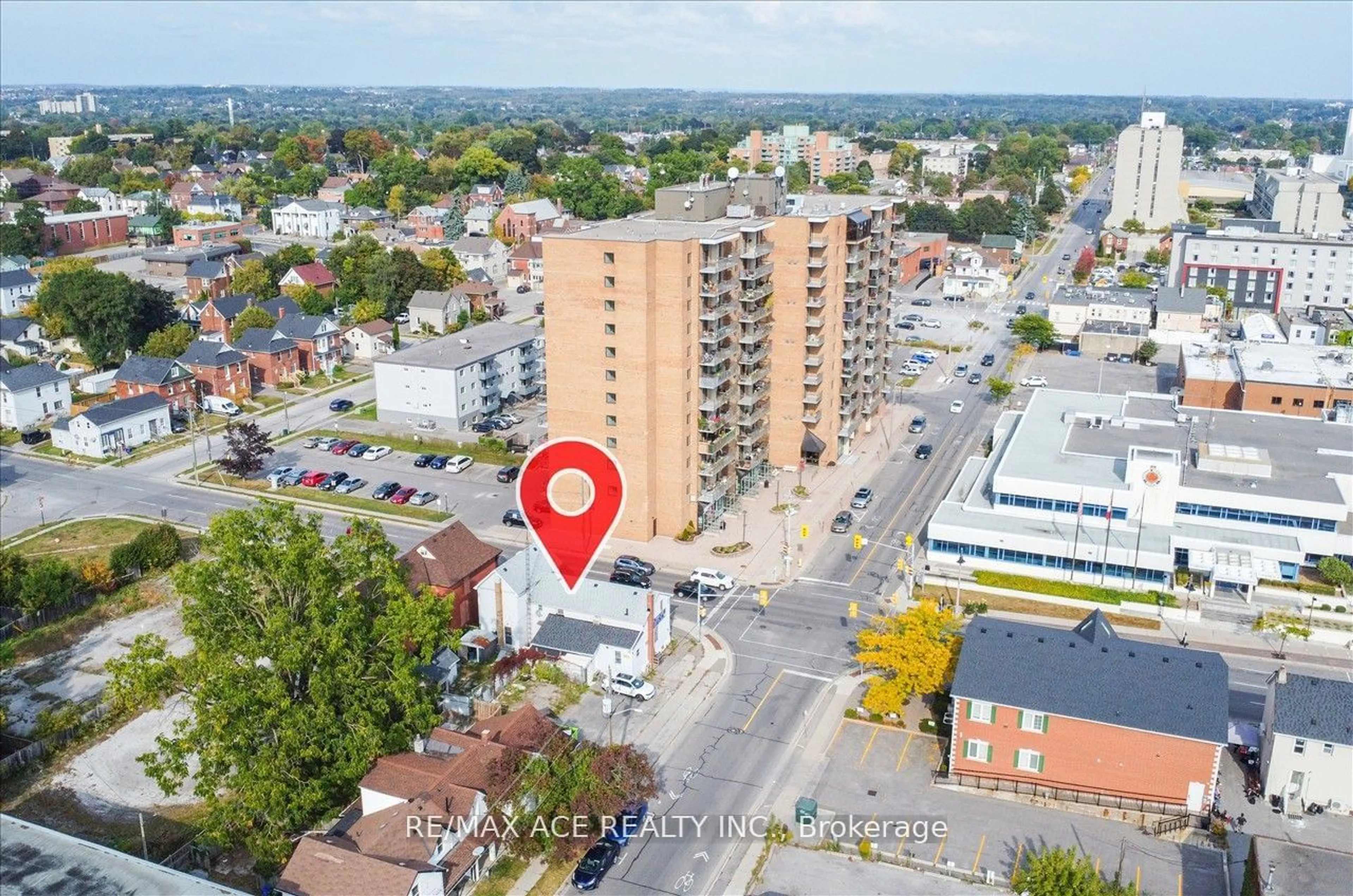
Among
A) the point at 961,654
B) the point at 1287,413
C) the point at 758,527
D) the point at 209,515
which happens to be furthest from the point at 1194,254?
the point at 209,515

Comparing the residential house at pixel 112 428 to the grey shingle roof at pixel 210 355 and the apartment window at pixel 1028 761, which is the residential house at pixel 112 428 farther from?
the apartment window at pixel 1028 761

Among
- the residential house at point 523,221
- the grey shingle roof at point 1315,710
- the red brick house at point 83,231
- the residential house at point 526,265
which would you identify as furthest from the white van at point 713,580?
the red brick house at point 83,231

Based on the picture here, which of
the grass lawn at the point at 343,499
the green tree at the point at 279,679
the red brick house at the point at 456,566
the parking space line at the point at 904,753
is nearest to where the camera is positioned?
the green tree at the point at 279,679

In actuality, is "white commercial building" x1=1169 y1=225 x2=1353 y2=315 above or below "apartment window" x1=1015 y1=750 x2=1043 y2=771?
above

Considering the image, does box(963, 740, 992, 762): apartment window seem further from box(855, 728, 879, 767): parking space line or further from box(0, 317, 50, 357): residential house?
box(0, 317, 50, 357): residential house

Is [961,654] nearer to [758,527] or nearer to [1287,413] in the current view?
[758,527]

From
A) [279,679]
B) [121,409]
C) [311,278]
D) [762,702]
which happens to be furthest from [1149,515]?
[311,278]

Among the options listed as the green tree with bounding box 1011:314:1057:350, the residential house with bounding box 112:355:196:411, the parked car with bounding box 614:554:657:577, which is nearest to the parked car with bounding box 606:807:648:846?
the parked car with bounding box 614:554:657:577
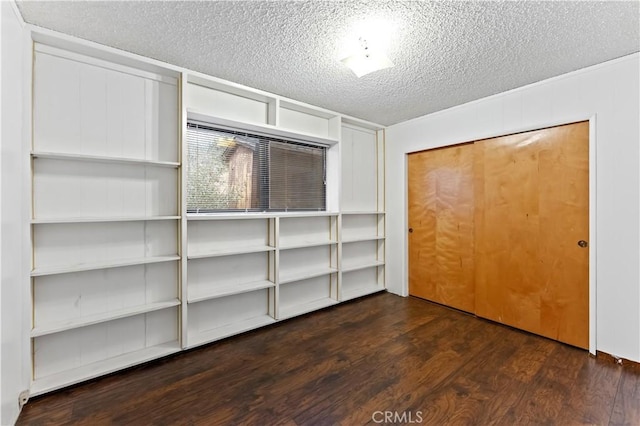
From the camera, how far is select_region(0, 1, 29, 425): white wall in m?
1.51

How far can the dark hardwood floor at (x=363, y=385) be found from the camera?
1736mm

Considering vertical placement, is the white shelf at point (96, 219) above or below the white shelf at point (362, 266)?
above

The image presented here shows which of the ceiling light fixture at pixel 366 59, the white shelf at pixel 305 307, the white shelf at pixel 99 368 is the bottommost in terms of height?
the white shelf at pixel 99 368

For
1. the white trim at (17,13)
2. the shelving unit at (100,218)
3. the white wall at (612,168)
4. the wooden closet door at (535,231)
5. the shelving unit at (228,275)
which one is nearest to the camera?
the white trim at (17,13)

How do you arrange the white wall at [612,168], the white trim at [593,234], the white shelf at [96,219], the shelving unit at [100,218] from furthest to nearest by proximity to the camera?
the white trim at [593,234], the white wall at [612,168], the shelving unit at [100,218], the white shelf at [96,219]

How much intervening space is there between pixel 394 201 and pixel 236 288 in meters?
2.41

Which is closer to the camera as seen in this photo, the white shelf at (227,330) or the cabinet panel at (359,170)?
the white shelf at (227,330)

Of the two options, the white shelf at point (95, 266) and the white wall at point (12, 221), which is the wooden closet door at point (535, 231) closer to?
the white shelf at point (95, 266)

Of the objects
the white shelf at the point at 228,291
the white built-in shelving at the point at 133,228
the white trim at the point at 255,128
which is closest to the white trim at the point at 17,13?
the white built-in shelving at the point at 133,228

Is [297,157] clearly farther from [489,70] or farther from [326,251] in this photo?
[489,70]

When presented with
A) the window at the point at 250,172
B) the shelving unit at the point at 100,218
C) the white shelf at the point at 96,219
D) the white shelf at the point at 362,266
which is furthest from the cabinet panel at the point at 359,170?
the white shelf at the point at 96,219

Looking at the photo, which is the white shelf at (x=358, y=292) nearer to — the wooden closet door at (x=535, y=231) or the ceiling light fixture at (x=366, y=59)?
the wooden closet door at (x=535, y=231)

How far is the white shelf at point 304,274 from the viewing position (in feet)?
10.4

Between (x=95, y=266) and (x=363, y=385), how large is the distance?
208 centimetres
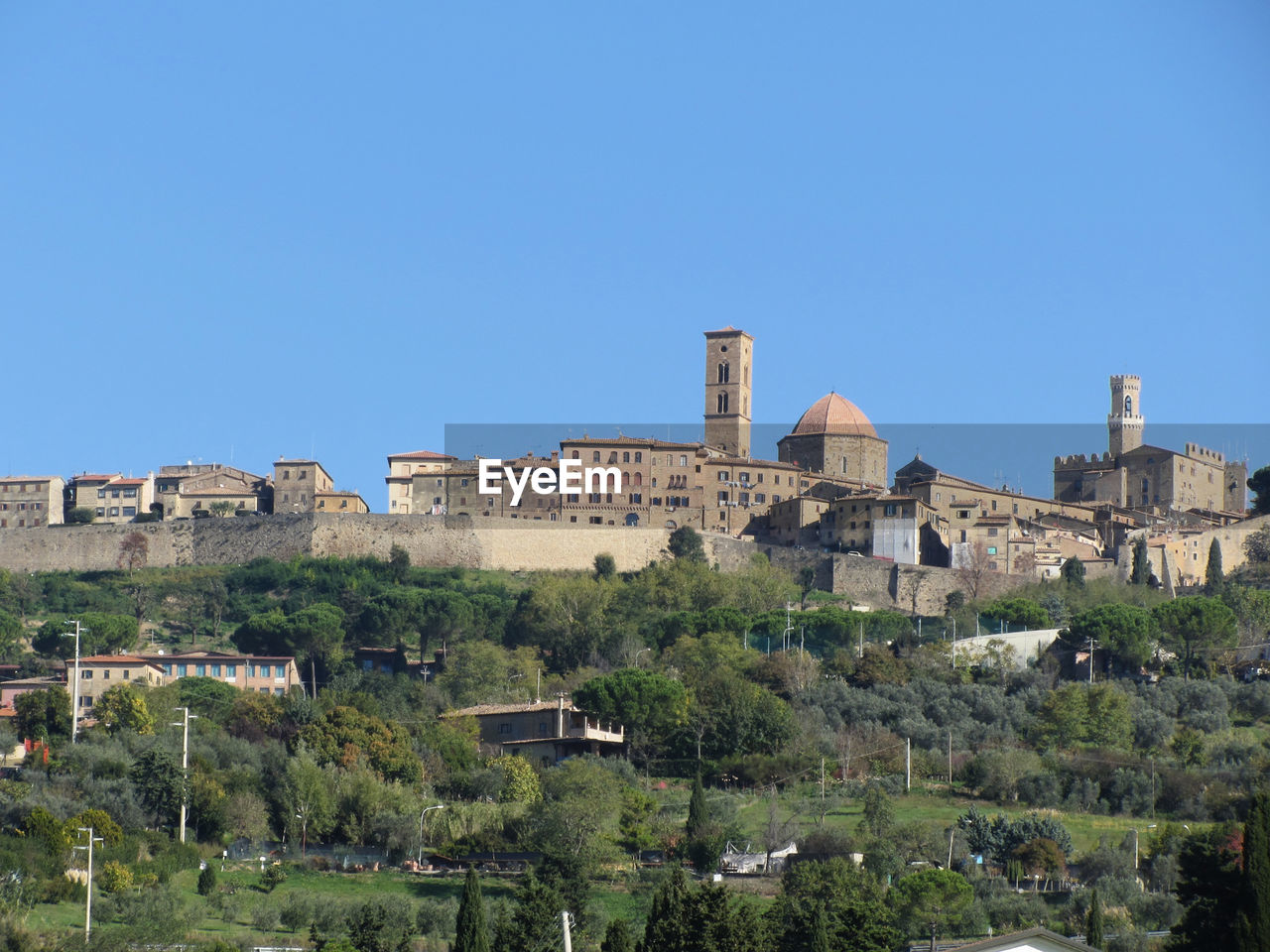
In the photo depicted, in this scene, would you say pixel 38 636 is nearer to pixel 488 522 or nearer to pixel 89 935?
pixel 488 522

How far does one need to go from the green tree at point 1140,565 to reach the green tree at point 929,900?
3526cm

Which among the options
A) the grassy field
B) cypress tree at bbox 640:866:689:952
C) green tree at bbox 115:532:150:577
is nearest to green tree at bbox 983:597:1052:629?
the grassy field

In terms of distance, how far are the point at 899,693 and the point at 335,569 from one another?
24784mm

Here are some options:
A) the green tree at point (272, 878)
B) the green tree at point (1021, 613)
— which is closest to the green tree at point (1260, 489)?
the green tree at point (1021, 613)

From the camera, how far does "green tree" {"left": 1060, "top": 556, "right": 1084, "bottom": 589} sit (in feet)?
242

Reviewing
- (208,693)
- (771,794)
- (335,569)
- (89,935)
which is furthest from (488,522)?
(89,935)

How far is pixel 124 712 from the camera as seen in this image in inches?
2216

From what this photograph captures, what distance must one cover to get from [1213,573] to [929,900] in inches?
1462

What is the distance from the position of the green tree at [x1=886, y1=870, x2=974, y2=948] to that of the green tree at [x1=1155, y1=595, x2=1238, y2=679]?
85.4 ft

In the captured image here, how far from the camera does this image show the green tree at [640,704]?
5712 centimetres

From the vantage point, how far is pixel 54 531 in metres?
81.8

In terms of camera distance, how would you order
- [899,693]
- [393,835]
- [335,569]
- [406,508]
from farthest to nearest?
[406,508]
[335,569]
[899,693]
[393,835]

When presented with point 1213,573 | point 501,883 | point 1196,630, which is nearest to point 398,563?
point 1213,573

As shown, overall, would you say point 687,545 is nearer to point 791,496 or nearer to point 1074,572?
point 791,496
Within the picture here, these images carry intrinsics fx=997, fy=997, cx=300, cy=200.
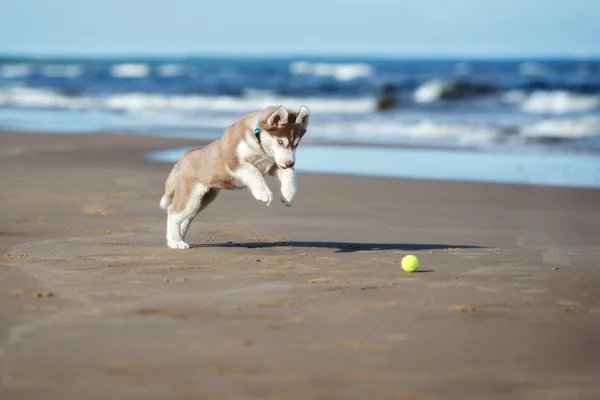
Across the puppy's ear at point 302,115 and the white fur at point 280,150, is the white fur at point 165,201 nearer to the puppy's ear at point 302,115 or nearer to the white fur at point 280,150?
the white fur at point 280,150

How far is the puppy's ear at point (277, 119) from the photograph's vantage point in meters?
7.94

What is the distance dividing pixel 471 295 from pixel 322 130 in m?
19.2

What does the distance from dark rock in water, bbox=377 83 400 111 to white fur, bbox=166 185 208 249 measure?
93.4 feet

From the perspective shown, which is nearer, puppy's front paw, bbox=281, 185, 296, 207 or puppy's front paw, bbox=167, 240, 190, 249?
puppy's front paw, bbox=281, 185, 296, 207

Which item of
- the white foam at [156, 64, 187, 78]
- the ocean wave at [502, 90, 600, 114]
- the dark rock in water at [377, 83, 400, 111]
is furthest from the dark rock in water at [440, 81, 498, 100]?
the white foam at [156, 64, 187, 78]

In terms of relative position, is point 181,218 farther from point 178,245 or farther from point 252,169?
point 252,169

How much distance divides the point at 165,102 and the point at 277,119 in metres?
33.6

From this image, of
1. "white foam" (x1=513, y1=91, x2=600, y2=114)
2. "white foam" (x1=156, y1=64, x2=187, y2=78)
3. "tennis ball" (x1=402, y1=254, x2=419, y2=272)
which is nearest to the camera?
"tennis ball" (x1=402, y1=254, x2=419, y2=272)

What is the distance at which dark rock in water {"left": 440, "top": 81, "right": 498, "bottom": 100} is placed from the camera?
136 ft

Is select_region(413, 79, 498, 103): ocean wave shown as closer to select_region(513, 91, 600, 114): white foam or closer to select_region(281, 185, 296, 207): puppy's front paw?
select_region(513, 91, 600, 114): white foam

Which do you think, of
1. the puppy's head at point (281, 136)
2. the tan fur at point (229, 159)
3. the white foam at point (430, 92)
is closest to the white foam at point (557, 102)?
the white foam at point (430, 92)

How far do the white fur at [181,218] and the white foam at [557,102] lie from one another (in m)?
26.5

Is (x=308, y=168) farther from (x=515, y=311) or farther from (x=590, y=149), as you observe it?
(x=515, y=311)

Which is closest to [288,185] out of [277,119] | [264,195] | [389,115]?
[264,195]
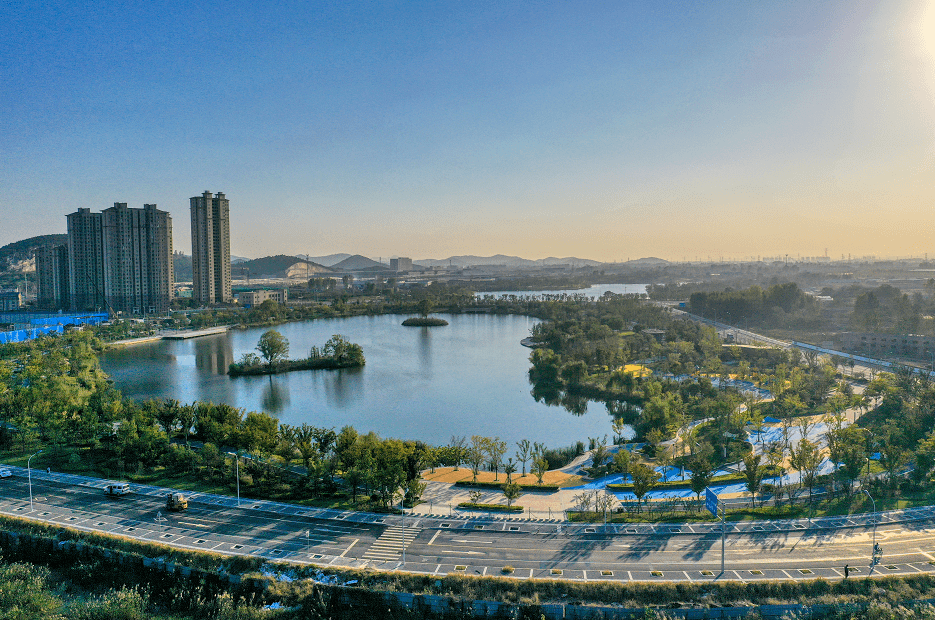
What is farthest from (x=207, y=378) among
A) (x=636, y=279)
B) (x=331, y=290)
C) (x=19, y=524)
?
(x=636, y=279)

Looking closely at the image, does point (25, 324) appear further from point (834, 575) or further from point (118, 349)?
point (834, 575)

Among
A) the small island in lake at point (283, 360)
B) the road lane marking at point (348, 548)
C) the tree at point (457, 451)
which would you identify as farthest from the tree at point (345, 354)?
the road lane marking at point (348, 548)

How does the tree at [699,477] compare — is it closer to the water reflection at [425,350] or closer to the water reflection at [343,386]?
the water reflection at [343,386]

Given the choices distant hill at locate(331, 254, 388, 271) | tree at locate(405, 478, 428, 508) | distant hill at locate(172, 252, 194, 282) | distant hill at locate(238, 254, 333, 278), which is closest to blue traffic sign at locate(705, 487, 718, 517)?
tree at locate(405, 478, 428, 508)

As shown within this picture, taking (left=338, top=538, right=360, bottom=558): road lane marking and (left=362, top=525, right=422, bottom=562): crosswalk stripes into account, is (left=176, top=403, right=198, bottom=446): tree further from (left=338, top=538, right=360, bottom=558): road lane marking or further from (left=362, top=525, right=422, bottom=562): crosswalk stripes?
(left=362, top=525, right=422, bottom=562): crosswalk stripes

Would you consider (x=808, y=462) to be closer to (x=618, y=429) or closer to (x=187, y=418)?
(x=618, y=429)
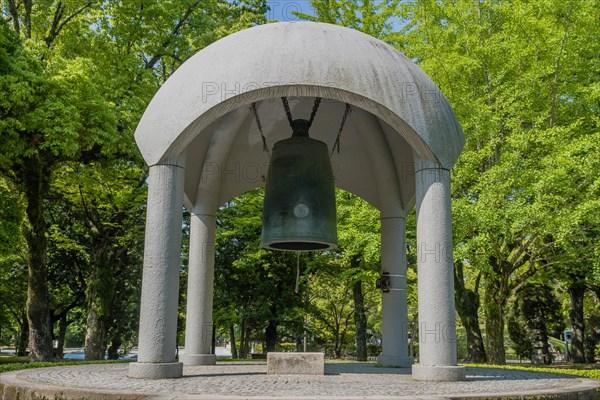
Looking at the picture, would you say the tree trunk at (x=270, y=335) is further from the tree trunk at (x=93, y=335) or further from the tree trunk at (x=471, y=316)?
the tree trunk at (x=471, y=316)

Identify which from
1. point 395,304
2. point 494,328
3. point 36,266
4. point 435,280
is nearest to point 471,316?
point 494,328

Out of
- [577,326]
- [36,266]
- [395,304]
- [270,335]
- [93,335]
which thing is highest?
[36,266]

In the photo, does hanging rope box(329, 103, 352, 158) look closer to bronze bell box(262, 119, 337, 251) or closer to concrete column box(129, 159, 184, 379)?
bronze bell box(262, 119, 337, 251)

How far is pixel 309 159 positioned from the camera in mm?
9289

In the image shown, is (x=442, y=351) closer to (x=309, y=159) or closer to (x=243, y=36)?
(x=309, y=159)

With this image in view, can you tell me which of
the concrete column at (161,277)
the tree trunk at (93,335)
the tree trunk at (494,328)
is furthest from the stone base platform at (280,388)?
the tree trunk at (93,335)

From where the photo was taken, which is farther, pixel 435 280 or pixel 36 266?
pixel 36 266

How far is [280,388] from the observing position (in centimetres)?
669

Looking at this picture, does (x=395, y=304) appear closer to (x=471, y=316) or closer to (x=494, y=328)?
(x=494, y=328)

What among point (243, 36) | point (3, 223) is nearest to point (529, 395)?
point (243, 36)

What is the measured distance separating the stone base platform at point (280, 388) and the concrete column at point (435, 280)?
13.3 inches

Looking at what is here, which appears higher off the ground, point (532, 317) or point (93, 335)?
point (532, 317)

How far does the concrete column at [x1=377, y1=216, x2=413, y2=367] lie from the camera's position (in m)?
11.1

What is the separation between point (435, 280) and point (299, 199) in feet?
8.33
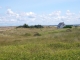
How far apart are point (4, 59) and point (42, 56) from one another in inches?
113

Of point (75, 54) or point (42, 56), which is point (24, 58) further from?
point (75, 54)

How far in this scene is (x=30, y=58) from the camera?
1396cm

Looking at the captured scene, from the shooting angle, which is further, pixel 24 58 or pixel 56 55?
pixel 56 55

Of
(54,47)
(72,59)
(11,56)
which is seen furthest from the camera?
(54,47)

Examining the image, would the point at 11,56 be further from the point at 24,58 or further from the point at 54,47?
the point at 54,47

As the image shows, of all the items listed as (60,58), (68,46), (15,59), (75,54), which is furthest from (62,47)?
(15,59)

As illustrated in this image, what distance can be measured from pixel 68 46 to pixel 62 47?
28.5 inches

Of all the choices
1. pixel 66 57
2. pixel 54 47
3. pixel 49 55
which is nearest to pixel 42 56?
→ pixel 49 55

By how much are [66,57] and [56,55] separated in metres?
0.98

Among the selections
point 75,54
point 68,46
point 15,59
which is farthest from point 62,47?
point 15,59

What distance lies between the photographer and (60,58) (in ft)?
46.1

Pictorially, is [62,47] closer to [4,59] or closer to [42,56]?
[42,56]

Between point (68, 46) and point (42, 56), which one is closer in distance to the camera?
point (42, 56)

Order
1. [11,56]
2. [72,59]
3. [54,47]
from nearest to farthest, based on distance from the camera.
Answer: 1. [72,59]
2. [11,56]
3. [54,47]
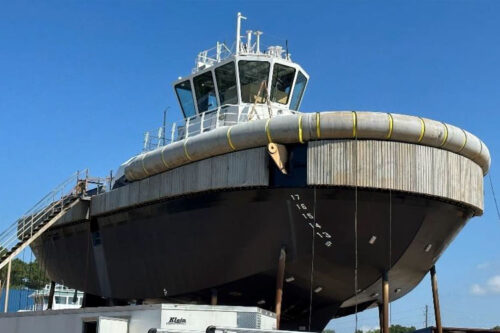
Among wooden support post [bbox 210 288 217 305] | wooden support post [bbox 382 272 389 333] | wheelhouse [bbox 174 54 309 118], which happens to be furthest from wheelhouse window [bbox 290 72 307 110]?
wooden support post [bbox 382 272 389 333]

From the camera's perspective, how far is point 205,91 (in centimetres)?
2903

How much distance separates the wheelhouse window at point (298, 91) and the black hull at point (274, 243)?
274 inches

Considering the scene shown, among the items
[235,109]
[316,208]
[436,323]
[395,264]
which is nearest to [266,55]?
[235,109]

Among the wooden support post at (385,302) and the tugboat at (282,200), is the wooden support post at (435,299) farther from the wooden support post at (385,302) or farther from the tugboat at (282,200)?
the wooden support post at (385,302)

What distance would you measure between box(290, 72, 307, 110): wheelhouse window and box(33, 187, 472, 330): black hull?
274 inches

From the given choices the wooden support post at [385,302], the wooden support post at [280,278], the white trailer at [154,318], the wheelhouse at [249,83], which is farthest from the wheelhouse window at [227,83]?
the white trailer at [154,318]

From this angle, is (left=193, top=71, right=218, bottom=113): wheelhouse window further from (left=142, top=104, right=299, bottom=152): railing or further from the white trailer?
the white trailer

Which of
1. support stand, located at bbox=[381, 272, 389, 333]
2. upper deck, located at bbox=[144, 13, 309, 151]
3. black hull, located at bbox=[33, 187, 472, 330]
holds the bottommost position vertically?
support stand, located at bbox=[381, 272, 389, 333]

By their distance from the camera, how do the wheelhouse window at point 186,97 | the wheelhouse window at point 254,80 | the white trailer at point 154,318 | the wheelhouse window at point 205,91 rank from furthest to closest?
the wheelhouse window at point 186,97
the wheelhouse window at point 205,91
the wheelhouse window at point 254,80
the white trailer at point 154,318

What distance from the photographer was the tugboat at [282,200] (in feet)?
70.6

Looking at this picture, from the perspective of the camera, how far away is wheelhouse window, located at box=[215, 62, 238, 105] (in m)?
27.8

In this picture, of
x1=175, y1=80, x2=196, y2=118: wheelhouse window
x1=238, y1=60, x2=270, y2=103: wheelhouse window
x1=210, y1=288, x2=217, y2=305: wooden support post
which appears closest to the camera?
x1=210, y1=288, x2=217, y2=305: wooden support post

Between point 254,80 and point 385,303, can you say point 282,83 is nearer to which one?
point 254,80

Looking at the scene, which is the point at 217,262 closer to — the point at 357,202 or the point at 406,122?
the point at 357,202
* * * * * * * * *
TASK TO COMPLETE
Exactly repeat the lines from the line that contains "What distance from" to the end of the entries, both included, and leave out all other lines.

ANSWER TO THE PROBLEM
What distance from the photographer was the tugboat at [282,200] (in feet)?
70.6

Looking at this picture, from the perspective of the camera, how far away is wheelhouse window, located at box=[215, 62, 238, 105] (in m)?
27.8

In this picture, of
x1=175, y1=80, x2=196, y2=118: wheelhouse window
x1=238, y1=60, x2=270, y2=103: wheelhouse window
x1=210, y1=288, x2=217, y2=305: wooden support post
which appears closest to the camera?
x1=210, y1=288, x2=217, y2=305: wooden support post

Between point 254,80 and point 385,303, can you say point 282,83 is nearer to which one?
point 254,80

Looking at the scene, which is the point at 217,262 closer to — the point at 357,202 or the point at 406,122?
the point at 357,202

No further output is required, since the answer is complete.